*TASK TO CARRY OUT*: Read the records below and copy each line that contains "Zealand".

*MATERIAL FOR THIS EXERCISE*:
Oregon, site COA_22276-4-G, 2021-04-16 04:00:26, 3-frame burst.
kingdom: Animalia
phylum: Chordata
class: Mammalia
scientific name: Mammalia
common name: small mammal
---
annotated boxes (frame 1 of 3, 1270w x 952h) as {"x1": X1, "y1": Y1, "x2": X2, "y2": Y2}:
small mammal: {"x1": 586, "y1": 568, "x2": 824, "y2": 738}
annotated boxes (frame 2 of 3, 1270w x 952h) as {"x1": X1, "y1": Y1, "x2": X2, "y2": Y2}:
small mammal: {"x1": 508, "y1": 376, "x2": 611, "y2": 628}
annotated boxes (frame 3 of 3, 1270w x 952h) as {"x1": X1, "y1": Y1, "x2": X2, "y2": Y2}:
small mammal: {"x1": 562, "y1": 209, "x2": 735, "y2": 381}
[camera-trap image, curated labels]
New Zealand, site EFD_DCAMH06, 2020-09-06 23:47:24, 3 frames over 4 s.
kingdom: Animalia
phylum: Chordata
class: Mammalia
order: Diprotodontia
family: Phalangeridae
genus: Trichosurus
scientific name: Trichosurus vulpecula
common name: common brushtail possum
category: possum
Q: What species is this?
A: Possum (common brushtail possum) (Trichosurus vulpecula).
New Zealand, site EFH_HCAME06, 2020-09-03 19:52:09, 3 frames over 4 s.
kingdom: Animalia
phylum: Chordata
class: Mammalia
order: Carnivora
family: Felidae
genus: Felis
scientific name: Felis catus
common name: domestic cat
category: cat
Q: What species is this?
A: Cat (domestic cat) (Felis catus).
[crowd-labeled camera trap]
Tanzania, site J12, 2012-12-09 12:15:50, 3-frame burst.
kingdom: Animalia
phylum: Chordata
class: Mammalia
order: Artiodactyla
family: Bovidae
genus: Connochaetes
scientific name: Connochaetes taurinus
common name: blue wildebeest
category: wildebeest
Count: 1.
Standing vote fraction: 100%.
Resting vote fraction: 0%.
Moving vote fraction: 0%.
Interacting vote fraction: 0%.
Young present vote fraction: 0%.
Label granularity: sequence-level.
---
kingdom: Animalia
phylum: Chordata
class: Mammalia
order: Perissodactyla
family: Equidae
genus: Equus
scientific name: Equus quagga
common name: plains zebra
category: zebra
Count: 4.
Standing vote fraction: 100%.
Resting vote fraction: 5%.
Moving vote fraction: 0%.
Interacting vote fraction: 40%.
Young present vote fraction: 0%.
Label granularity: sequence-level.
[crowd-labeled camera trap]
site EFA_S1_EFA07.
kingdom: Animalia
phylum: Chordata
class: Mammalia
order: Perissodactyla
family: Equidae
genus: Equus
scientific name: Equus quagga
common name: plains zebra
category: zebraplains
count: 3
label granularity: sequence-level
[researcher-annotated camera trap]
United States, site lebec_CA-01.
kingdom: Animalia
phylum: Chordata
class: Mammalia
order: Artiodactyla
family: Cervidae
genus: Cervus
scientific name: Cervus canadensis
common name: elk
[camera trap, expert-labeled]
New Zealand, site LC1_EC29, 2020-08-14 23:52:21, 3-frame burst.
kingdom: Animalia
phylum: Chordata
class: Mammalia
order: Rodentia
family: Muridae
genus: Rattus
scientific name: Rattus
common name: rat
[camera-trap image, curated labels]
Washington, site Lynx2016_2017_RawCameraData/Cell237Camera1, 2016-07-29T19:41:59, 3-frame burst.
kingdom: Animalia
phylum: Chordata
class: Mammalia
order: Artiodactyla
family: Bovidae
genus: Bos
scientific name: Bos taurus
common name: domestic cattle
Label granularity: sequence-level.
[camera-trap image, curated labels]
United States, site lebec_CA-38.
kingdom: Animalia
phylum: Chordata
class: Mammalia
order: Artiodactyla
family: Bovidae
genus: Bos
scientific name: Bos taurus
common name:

*COMPLETED EXERCISE*:
New Zealand, site EFD_DCAMH06, 2020-09-06 23:47:24, 3 frames over 4 s.
New Zealand, site EFH_HCAME06, 2020-09-03 19:52:09, 3 frames over 4 s.
New Zealand, site LC1_EC29, 2020-08-14 23:52:21, 3-frame burst.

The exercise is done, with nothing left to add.